__GIVEN PROBLEM__.
Copy out the line containing "Of decorative scroll" and each line after it, through the last one in the material, exactly as written.

Spatial relationship records:
^^^^

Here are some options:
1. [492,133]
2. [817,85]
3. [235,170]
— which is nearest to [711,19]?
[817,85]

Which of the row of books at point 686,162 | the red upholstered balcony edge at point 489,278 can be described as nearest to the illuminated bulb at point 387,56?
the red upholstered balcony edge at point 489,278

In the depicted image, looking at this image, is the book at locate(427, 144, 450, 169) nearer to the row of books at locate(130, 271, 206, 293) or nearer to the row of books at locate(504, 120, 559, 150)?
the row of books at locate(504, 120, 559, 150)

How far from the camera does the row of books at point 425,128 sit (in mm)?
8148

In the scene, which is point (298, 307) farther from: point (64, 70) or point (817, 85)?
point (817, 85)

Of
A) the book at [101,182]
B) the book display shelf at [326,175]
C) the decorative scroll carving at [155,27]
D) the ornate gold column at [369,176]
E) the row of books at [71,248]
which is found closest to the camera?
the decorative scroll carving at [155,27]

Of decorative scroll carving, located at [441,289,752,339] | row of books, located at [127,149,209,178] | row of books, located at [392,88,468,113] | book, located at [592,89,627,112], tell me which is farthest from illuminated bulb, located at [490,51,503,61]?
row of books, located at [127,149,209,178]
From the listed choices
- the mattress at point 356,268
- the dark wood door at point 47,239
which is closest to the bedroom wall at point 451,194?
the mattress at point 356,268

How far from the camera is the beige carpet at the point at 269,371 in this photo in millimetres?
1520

^^^^

__THE ANSWER__.
Of decorative scroll carving, located at [441,289,752,339] | row of books, located at [127,149,209,178] | row of books, located at [392,88,468,113] | book, located at [592,89,627,112], tell me which is farthest from illuminated bulb, located at [490,51,503,61]?
row of books, located at [127,149,209,178]
From the listed choices
- the mattress at point 356,268
- the dark wood door at point 47,239
which is closest to the bedroom wall at point 451,194?
the mattress at point 356,268

How far from the camera is the beige carpet at the point at 269,371 in this photo in millimetres?
1520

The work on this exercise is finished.